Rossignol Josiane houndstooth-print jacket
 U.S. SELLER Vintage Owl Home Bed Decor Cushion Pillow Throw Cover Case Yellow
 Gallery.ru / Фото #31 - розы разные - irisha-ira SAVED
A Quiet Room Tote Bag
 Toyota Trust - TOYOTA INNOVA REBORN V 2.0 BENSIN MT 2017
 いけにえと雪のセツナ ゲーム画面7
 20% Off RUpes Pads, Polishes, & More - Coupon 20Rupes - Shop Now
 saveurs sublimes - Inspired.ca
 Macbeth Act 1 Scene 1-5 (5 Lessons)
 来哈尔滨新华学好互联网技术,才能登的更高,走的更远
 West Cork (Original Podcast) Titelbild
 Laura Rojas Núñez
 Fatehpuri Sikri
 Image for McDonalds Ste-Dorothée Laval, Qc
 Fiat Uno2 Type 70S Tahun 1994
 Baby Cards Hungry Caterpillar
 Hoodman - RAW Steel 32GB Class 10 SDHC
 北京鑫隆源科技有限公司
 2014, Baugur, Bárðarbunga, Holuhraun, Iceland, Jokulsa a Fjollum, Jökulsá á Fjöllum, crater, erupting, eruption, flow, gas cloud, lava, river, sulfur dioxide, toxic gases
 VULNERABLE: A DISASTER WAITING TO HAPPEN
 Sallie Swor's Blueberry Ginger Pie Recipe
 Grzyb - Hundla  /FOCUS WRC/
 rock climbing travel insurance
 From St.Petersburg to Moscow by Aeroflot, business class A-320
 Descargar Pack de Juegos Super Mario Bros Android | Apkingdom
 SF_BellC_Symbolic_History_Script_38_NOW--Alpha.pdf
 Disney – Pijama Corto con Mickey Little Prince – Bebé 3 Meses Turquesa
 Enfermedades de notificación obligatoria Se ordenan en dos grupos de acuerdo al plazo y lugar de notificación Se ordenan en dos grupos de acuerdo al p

> [ABOUT THIS TASK]: What are the lines from the one with "北京鑫隆源科技有限公司" through the end of the entries? Give them again exactly, both end lines included.

> [WRITTEN RESPONSE]:
 北京鑫隆源科技有限公司
 2014, Baugur, Bárðarbunga, Holuhraun, Iceland, Jokulsa a Fjollum, Jökulsá á Fjöllum, crater, erupting, eruption, flow, gas cloud, lava, river, sulfur dioxide, toxic gases
 VULNERABLE: A DISASTER WAITING TO HAPPEN
 Sallie Swor's Blueberry Ginger Pie Recipe
 Grzyb - Hundla  /FOCUS WRC/
 rock climbing travel insurance
 From St.Petersburg to Moscow by Aeroflot, business class A-320
 Descargar Pack de Juegos Super Mario Bros Android | Apkingdom
 SF_BellC_Symbolic_History_Script_38_NOW--Alpha.pdf
 Disney – Pijama Corto con Mickey Little Prince – Bebé 3 Meses Turquesa
 Enfermedades de notificación obligatoria Se ordenan en dos grupos de acuerdo al plazo y lugar de notificación Se ordenan en dos grupos de acuerdo al p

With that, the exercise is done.